Saudi Arabia cuts oil pricing

Saudi Arabia cuts oil pricing

Saudi Arabian Oil Co. reduced monthly pricing to most markets as the world’s biggest oil exporter boosts supply to meet customer demand. As Bloomberg writes in the article Saudi Arabia Cuts Oil Pricing as It Boosts Supply to Meet Demand, Saudi Aramco, as the state-owned company is known, cut pricing for September shipments of all grades to Asia, its largest market.

Aramco set the premium for Arab Light crude to Asia at $1.20 a barrel above the Middle East benchmark, it said Thursday in an emailed price list. The reduction of 70 cents for Arab Light was the second consecutive monthly cut for the grade and was 10 cents deeper than the median estimate of five traders in a Bloomberg survey.

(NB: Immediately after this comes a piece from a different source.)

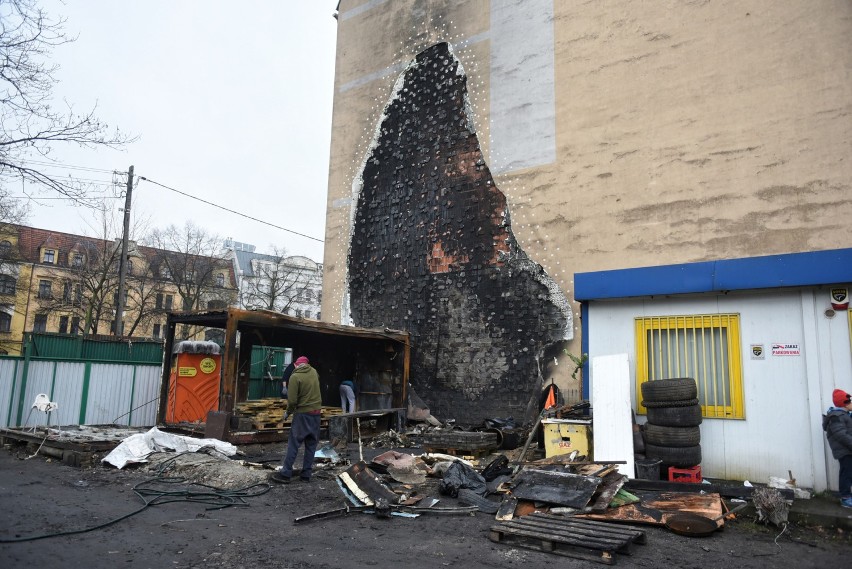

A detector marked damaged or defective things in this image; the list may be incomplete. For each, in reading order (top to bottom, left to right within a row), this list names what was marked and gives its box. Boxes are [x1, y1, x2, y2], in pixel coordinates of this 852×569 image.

burnt kiosk structure [346, 43, 572, 422]
charred metal frame [160, 308, 412, 424]
burnt kiosk structure [161, 308, 412, 442]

The Organization of Petroleum Exporting Countries boosted output in July, led by near-record production from Saudi Arabia, while Russia pumped at levels not seen since it joined the group’s effort last year to make coordinated global cuts. OPEC and its partners agreed in June to increase production, with the Saudi and Russian energy ministers saying it would add about 1 million barrels a day to the market.

Aramco also cut September pricing for all grades to Northwest Europe and the Mediterranean. It raised all pricing to the U.S. Benchmark Brent crude fell 39 cents to $72 a barrel at 1:30 p.m. in London.

Middle Eastern producers compete with cargoes from Latin America, North Africa, Russia and increasingly the U.S. for buyers in Asia. Companies in the Persian Gulf region sell mostly under long-term contracts to refiners. Most of the Gulf’s state oil producers price their crude at a premium or discount to a benchmark. For Asia, the benchmark is the average of Oman and Dubai oil grades.

By setting its official selling prices, or OSPs, either higher or lower from month to month, Aramco signals how strong or weak it views demand globally. Cutting prices can be seen as an indication that a country wants to supply more crude. The Saudi pricing is the first of the monthly releases by state oil companies in the region and most producers usually follow the kingdom’s lead.